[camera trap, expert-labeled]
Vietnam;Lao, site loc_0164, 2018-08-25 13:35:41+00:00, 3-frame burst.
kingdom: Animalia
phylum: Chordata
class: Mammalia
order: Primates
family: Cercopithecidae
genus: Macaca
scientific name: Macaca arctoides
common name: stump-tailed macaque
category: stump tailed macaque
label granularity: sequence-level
==
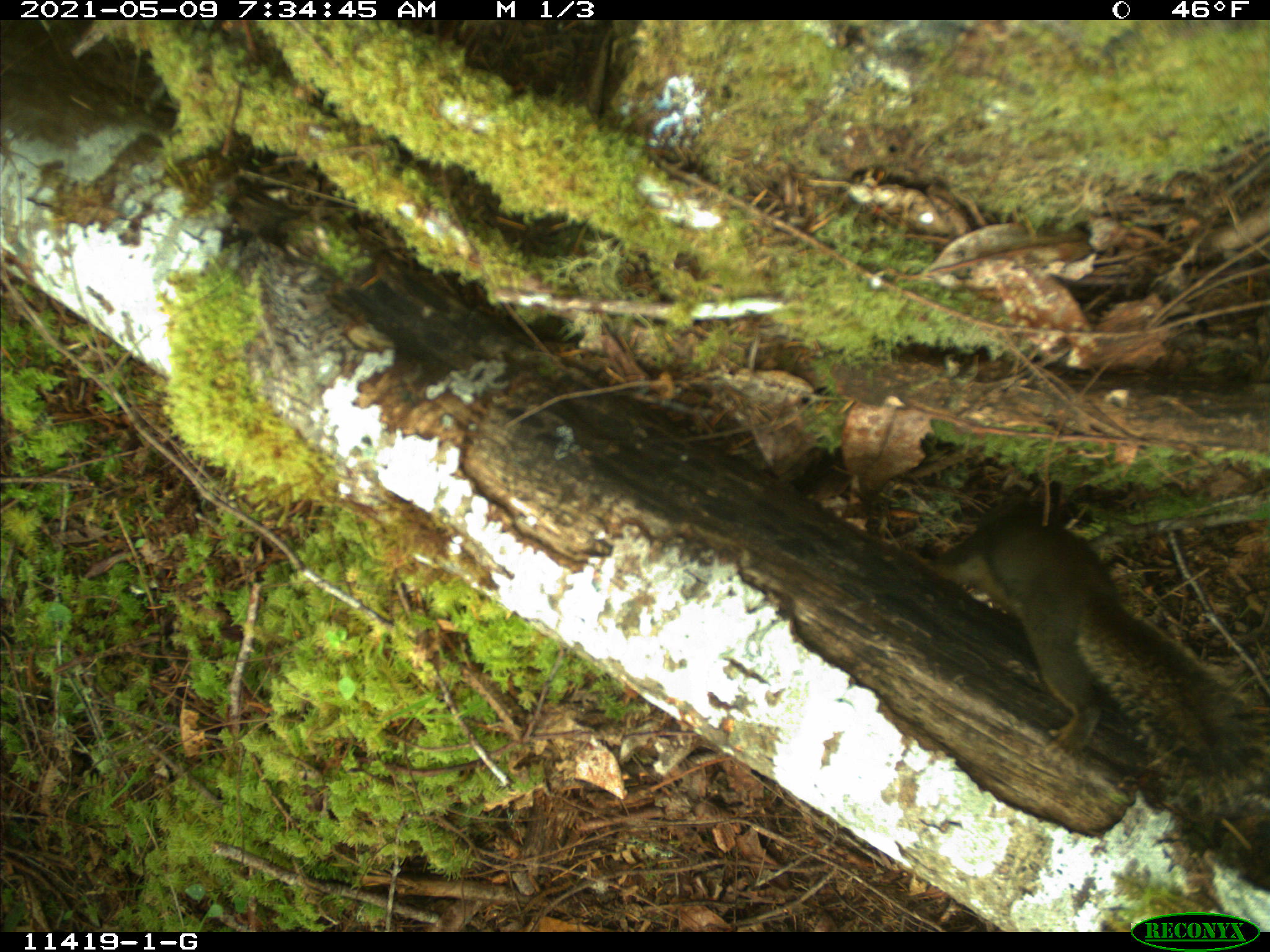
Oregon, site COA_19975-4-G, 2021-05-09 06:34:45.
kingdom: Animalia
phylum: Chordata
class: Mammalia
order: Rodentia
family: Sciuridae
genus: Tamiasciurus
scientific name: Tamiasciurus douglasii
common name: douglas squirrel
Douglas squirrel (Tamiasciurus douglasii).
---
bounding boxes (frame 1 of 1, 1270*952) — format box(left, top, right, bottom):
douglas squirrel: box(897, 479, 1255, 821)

- **Work to complete**
Wherever the line holding "genus: Macaca" falls in the entries above, copy exactly from it through the line holding "label granularity: sequence-level", inclusive, and add nothing.

- **Written answer**
genus: Macaca
scientific name: Macaca arctoides
common name: stump-tailed macaque
category: stump tailed macaque
label granularity: sequence-level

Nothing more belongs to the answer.